● **MATERIAL TO PROCESS**
++++++++++++++++++++

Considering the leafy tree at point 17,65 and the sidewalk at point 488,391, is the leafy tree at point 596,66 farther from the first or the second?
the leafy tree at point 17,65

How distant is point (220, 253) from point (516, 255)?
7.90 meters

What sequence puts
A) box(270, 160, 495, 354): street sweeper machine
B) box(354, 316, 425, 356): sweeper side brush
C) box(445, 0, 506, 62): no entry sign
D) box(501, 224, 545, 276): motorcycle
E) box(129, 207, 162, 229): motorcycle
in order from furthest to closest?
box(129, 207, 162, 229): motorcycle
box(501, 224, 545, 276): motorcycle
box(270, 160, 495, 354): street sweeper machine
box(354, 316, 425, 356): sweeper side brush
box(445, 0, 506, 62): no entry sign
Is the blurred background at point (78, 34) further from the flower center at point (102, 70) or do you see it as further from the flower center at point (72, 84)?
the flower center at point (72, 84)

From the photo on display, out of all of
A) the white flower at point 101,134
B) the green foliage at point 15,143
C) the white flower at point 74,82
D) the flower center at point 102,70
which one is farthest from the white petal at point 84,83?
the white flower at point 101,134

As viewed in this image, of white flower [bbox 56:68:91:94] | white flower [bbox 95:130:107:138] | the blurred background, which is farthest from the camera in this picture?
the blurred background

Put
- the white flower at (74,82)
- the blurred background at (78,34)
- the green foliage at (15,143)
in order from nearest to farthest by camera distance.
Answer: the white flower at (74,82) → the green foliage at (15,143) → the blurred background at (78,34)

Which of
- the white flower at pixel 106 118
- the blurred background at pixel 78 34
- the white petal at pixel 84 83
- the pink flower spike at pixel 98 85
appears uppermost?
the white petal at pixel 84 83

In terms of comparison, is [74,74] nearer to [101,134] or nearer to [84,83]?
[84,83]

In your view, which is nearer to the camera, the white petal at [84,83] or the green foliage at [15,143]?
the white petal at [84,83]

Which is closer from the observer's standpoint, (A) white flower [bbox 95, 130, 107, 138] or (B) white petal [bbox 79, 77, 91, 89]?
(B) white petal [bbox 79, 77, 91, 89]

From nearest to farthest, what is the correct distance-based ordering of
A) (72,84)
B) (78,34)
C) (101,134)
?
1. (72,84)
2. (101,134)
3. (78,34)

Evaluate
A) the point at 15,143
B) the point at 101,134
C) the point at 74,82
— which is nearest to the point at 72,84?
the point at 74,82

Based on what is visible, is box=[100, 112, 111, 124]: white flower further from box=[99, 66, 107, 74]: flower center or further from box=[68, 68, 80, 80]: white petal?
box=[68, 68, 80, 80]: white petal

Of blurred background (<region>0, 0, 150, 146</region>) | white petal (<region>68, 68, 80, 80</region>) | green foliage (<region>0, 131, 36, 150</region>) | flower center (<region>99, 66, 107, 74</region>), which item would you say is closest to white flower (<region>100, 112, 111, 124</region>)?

++++++++++++++++++++

● **EXERCISE PROMPT**
Would you give again, word for word, every line from the one with "In your view, which" through the final line of the listing above?

● **COMPLETE RESPONSE**
In your view, which is nearer to the camera, the white petal at [84,83] or the green foliage at [15,143]?
the white petal at [84,83]

Which is closer from the observer's standpoint, (A) white flower [bbox 95, 130, 107, 138] or (B) white petal [bbox 79, 77, 91, 89]?
(B) white petal [bbox 79, 77, 91, 89]

From nearest to farthest, what is the correct distance-based ordering of
A) (72,84)
B) (78,34)
C) (101,134)
?
1. (72,84)
2. (101,134)
3. (78,34)

Evaluate
A) the point at 15,143
B) the point at 101,134
C) the point at 74,82
— which is nearest to the point at 72,84?
the point at 74,82

Based on what is visible, is box=[100, 112, 111, 124]: white flower further from box=[99, 66, 107, 74]: flower center or further from box=[68, 68, 80, 80]: white petal?
box=[68, 68, 80, 80]: white petal

Of blurred background (<region>0, 0, 150, 146</region>) | white petal (<region>68, 68, 80, 80</region>) | green foliage (<region>0, 131, 36, 150</region>) | flower center (<region>99, 66, 107, 74</region>), which item would you say is closest to white flower (<region>100, 112, 111, 124</region>)?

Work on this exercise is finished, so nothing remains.